[Extracted data entries]
-.-.-
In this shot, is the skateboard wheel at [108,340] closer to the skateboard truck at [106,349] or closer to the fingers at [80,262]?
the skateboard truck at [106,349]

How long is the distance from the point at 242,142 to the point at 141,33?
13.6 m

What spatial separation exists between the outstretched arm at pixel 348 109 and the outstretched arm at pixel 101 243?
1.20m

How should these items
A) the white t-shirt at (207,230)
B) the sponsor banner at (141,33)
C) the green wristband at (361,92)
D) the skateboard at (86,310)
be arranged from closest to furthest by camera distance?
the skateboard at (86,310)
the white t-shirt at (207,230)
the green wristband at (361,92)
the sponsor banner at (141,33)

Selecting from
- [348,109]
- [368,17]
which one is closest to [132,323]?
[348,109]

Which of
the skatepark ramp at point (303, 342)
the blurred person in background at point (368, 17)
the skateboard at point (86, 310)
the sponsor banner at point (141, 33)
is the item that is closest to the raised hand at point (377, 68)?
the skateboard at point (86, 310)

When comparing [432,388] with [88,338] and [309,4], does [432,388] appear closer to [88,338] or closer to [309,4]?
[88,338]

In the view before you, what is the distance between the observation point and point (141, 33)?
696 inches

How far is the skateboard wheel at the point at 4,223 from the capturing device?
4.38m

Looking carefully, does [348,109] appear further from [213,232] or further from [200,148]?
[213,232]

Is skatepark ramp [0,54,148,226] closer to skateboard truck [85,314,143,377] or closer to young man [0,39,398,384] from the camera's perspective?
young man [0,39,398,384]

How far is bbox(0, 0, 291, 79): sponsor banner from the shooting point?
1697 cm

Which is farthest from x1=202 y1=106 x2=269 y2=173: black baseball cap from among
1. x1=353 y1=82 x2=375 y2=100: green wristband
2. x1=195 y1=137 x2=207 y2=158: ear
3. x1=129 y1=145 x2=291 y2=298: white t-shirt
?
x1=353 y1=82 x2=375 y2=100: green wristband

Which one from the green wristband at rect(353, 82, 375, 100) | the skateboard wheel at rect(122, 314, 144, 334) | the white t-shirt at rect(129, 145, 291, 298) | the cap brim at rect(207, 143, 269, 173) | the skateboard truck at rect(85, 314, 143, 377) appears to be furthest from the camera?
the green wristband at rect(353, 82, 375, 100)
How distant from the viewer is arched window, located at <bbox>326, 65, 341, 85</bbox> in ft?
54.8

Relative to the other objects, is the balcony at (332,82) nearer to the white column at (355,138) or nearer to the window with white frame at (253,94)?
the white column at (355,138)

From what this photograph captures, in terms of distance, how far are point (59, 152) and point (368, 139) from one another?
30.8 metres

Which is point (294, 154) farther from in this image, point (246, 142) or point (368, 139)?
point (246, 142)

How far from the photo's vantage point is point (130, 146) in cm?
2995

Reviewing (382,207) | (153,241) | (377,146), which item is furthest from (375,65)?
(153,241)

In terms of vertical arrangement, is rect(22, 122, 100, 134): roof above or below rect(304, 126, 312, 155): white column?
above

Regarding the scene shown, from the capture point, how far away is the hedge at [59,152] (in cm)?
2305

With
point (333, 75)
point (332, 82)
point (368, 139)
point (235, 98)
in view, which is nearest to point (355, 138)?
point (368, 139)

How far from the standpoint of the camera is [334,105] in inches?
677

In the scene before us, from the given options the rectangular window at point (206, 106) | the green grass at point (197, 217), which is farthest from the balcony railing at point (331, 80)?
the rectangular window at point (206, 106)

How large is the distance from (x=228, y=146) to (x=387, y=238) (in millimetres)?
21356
-.-.-
- [WHAT THIS TASK INVOLVES]: Write the data from above out again, exactly.

- [THE SOLUTION]:
In this shot, is the skateboard wheel at [108,340] closer to the skateboard truck at [106,349] or closer to the fingers at [80,262]?
the skateboard truck at [106,349]

How long is the distance from the point at 242,142 to the point at 141,33?
13.6 m

What spatial separation exists between the outstretched arm at pixel 348 109 and the outstretched arm at pixel 101 243?
1.20m

How should these items
A) the white t-shirt at (207,230)
B) the sponsor banner at (141,33)
C) the green wristband at (361,92)
D) the skateboard at (86,310)
be arranged from closest to furthest by camera distance?
the skateboard at (86,310)
the white t-shirt at (207,230)
the green wristband at (361,92)
the sponsor banner at (141,33)

Selecting from
- [348,109]
- [368,17]
which one is closest to [132,323]?
[348,109]

Which of
the skatepark ramp at point (303, 342)
the blurred person in background at point (368, 17)
the skateboard at point (86, 310)
the sponsor banner at point (141, 33)
is the item that is closest to the raised hand at point (377, 68)?
the skateboard at point (86, 310)

When comparing [432,388] with [88,338] and [309,4], does [432,388] appear closer to [88,338] or closer to [309,4]?
[88,338]

In the view before you, what is the distance between the observation point and point (141, 33)?
696 inches

How far is the skateboard wheel at the point at 4,223 from the capturing device?
4.38m

Looking carefully, does [348,109] appear further from [213,232] or further from [200,148]?
[213,232]

Is skatepark ramp [0,54,148,226] closer to skateboard truck [85,314,143,377] or closer to young man [0,39,398,384] from the camera's perspective?
young man [0,39,398,384]

How far is bbox(0, 0, 291, 79): sponsor banner from the shooting point?
1697 cm

Which is farthest from x1=202 y1=106 x2=269 y2=173: black baseball cap from among
1. x1=353 y1=82 x2=375 y2=100: green wristband
2. x1=195 y1=137 x2=207 y2=158: ear
3. x1=129 y1=145 x2=291 y2=298: white t-shirt
?
x1=353 y1=82 x2=375 y2=100: green wristband

Which one from the green wristband at rect(353, 82, 375, 100) | the skateboard wheel at rect(122, 314, 144, 334) | the white t-shirt at rect(129, 145, 291, 298) | the cap brim at rect(207, 143, 269, 173) | the skateboard truck at rect(85, 314, 143, 377) appears to be furthest from the camera?
the green wristband at rect(353, 82, 375, 100)
How distant from the viewer is arched window, located at <bbox>326, 65, 341, 85</bbox> in ft?
54.8

Relative to the other objects, is the balcony at (332,82) nearer to the white column at (355,138) or nearer to the window with white frame at (253,94)?
the white column at (355,138)

From what this photograph captures, in terms of distance, how far are point (59, 152) and point (368, 139) from one another?
30.8 metres

Which is point (294, 154) farther from in this image, point (246, 142) or point (368, 139)?
point (246, 142)

How far from the photo's vantage point is point (130, 146) in cm?
2995

Reviewing (382,207) | (153,241) | (377,146), which item is furthest from (375,65)?
(153,241)

In terms of vertical arrangement, is rect(22, 122, 100, 134): roof above or below rect(304, 126, 312, 155): white column?
above

Regarding the scene shown, from the capture point, how far away is the hedge at [59,152] (in cm)?
2305

With
point (333, 75)
point (332, 82)
point (368, 139)
point (235, 98)
in view, which is nearest to point (355, 138)?
point (368, 139)

How far from the standpoint of the camera is [334,105] in inches?
677

In the scene before us, from the given options the rectangular window at point (206, 106) | the green grass at point (197, 217), which is farthest from the balcony railing at point (331, 80)?
the rectangular window at point (206, 106)

How large is the distance from (x=228, y=146) to (x=387, y=238) (in millimetres)?
21356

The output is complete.